# 练习题目 1:
根据摘录,EVA中醋酸乙烯(VA)的含量一般在什么范围?
# 练习题目 2:
列出摘录中提到的EVA被广泛应用的所有领域。
# 练习题目 3:
从摘录中摘出一段原文,从含有“由于EVA具有韧性、可发泡和”的词句开始,到“的资源浪费,有待进一步改进。”为止。

# 摘录:
....

乙烯-醋酸乙烯共聚物,简称EVA。一般醋酸乙烯(VA)的含量在5%-40%,与聚乙烯(PE)相比,EVA由于在分子链中引入醋酸乙烯单体,从而降低了高结晶度,提高了韧性、抗冲击性、填料相溶性和热密封性能,被广泛用于发泡鞋材、功能性棚膜、包装模、热熔胶、电线电缆及玩具等领域。
由于EVA具有韧性、可发泡和良好的成型性能,在中高端拖鞋、鞋底的应用已非常普遍。EVA塑料制作拖鞋或鞋底时采用的都是注射成型工艺,注射成型是由射出设备将原料加温熔解为紊流态后,由射出机向模具的进料嘴注射紊流态的EVA塑料原料。由于工艺、模具结构等等原因,生产过程中会有如料头、残次品等废弃料,这些废弃料由于EVA塑料本身成分、原料加工工艺等的原因,EVA材料已发生化学交联反应,作为终端制品的制造企业无法对这些废弃料进行再利用,少量EVA废弃料磨成粉末后,会被少量添加到低档EVA产品中;对于这些废弃料,传统的做法一般和其他垃圾填埋或进入垃圾发电厂焚烧发电等。然而就其原料的市场价格而言,这些废弃料如果能够再生利用,还是有相当的利用价值的,一埋一烧了之是一种极大的资源浪费,有待进一步改进。

....

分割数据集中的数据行
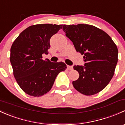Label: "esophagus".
Instances as JSON below:
<instances>
[{
	"label": "esophagus",
	"mask_w": 125,
	"mask_h": 125,
	"mask_svg": "<svg viewBox=\"0 0 125 125\" xmlns=\"http://www.w3.org/2000/svg\"><path fill=\"white\" fill-rule=\"evenodd\" d=\"M67 68H68V69H69V70H72V69H73V67L72 66H69V65H68V66H67Z\"/></svg>",
	"instance_id": "34e87169"
}]
</instances>
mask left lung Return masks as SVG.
Listing matches in <instances>:
<instances>
[{
	"label": "left lung",
	"mask_w": 125,
	"mask_h": 125,
	"mask_svg": "<svg viewBox=\"0 0 125 125\" xmlns=\"http://www.w3.org/2000/svg\"><path fill=\"white\" fill-rule=\"evenodd\" d=\"M63 30L86 62L84 66L73 67L79 73L78 79L73 82V87L87 96L98 94L113 77L118 61L117 47L107 33L92 25L64 24Z\"/></svg>",
	"instance_id": "left-lung-1"
}]
</instances>
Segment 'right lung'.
I'll use <instances>...</instances> for the list:
<instances>
[{
  "label": "right lung",
  "instance_id": "right-lung-1",
  "mask_svg": "<svg viewBox=\"0 0 125 125\" xmlns=\"http://www.w3.org/2000/svg\"><path fill=\"white\" fill-rule=\"evenodd\" d=\"M62 24H41L29 26L15 39L10 48L13 74L21 89L31 96H41L51 90L57 75L66 69L65 63L42 60L48 53L50 39Z\"/></svg>",
  "mask_w": 125,
  "mask_h": 125
}]
</instances>
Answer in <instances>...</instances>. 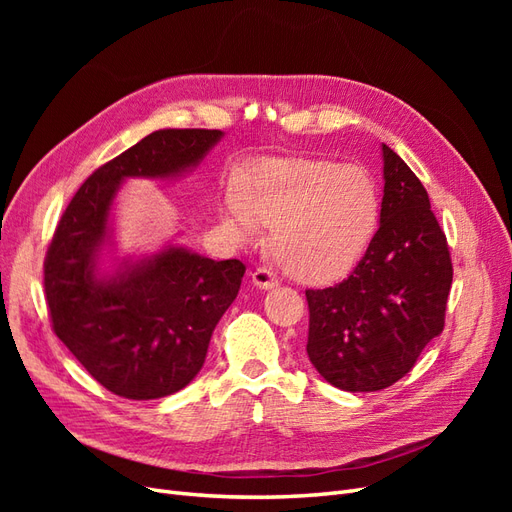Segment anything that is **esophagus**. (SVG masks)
<instances>
[{
    "mask_svg": "<svg viewBox=\"0 0 512 512\" xmlns=\"http://www.w3.org/2000/svg\"><path fill=\"white\" fill-rule=\"evenodd\" d=\"M252 284L260 290H269V288H275L277 284V275L273 269H267V267H258L254 273H252Z\"/></svg>",
    "mask_w": 512,
    "mask_h": 512,
    "instance_id": "1",
    "label": "esophagus"
}]
</instances>
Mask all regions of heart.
Segmentation results:
<instances>
[{"mask_svg":"<svg viewBox=\"0 0 512 512\" xmlns=\"http://www.w3.org/2000/svg\"><path fill=\"white\" fill-rule=\"evenodd\" d=\"M222 218L239 241L252 239L258 224L273 226L275 258L290 275L331 280L348 271L374 237L380 188L359 164L265 162L226 190Z\"/></svg>","mask_w":512,"mask_h":512,"instance_id":"1","label":"heart"}]
</instances>
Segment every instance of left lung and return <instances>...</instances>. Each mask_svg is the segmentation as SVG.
Listing matches in <instances>:
<instances>
[{
    "instance_id": "8db88e82",
    "label": "left lung",
    "mask_w": 512,
    "mask_h": 512,
    "mask_svg": "<svg viewBox=\"0 0 512 512\" xmlns=\"http://www.w3.org/2000/svg\"><path fill=\"white\" fill-rule=\"evenodd\" d=\"M380 228L344 282L305 290L307 356L318 374L350 393L386 389L414 367L444 329L453 284L451 252L427 190L382 145Z\"/></svg>"
}]
</instances>
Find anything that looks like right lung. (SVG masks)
Listing matches in <instances>:
<instances>
[{
	"mask_svg": "<svg viewBox=\"0 0 512 512\" xmlns=\"http://www.w3.org/2000/svg\"><path fill=\"white\" fill-rule=\"evenodd\" d=\"M220 130H158L87 177L44 258L55 335L106 391L158 399L188 386L205 363L215 324L237 299L245 265L168 245L100 275L111 207L123 179H170L203 162Z\"/></svg>",
	"mask_w": 512,
	"mask_h": 512,
	"instance_id": "obj_1",
	"label": "right lung"
}]
</instances>
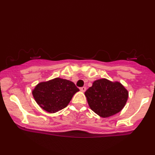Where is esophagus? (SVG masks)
Segmentation results:
<instances>
[{
	"mask_svg": "<svg viewBox=\"0 0 155 155\" xmlns=\"http://www.w3.org/2000/svg\"><path fill=\"white\" fill-rule=\"evenodd\" d=\"M80 91L81 92H85V90H86V87H80Z\"/></svg>",
	"mask_w": 155,
	"mask_h": 155,
	"instance_id": "1",
	"label": "esophagus"
}]
</instances>
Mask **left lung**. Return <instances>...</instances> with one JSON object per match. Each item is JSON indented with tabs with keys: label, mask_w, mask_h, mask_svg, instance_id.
Wrapping results in <instances>:
<instances>
[{
	"label": "left lung",
	"mask_w": 155,
	"mask_h": 155,
	"mask_svg": "<svg viewBox=\"0 0 155 155\" xmlns=\"http://www.w3.org/2000/svg\"><path fill=\"white\" fill-rule=\"evenodd\" d=\"M90 109L102 117H109L123 109L129 93L119 82L106 78L95 80L85 92Z\"/></svg>",
	"instance_id": "8db88e82"
}]
</instances>
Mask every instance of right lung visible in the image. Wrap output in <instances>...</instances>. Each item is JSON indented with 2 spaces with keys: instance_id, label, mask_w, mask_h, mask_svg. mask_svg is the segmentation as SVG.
Instances as JSON below:
<instances>
[{
  "instance_id": "1",
  "label": "right lung",
  "mask_w": 155,
  "mask_h": 155,
  "mask_svg": "<svg viewBox=\"0 0 155 155\" xmlns=\"http://www.w3.org/2000/svg\"><path fill=\"white\" fill-rule=\"evenodd\" d=\"M78 91L80 90L73 82L56 78L38 83L32 94L42 109L49 113H55L67 107Z\"/></svg>"
}]
</instances>
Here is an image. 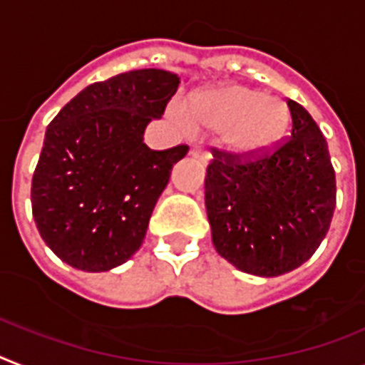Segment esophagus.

....

# 练习结果 1:
5%-40%

# 练习结果 2:
发泡鞋材、功能性棚膜、包装模、热熔胶、电线电缆、玩具

# 练习结果 3:
由于EVA具有韧性、可发泡和良好的成型性能,在中高端拖鞋、鞋底的应用已非常普遍。EVA塑料制作拖鞋或鞋底时采用的都是注射成型工艺,注射成型是由射出设备将原料加温熔解为紊流态后,由射出机向模具的进料嘴注射紊流态的EVA塑料原料。由于工艺、模具结构等等原因,生产过程中会有如料头、残次品等废弃料,这些废弃料由于EVA塑料本身成分、原料加工工艺等的原因,EVA材料已发生化学交联反应,作为终端制品的制造企业无法对这些废弃料进行再利用,少量EVA废弃料磨成粉末后,会被少量添加到低档EVA产品中;对于这些废弃料,传统的做法一般和其他垃圾填埋或进入垃圾发电厂焚烧发电等。然而就其原料的市场价格而言,这些废弃料如果能够再生利用,还是有相当的利用价值的,一埋一烧了之是一种极大的资源浪费,有待进一步改进。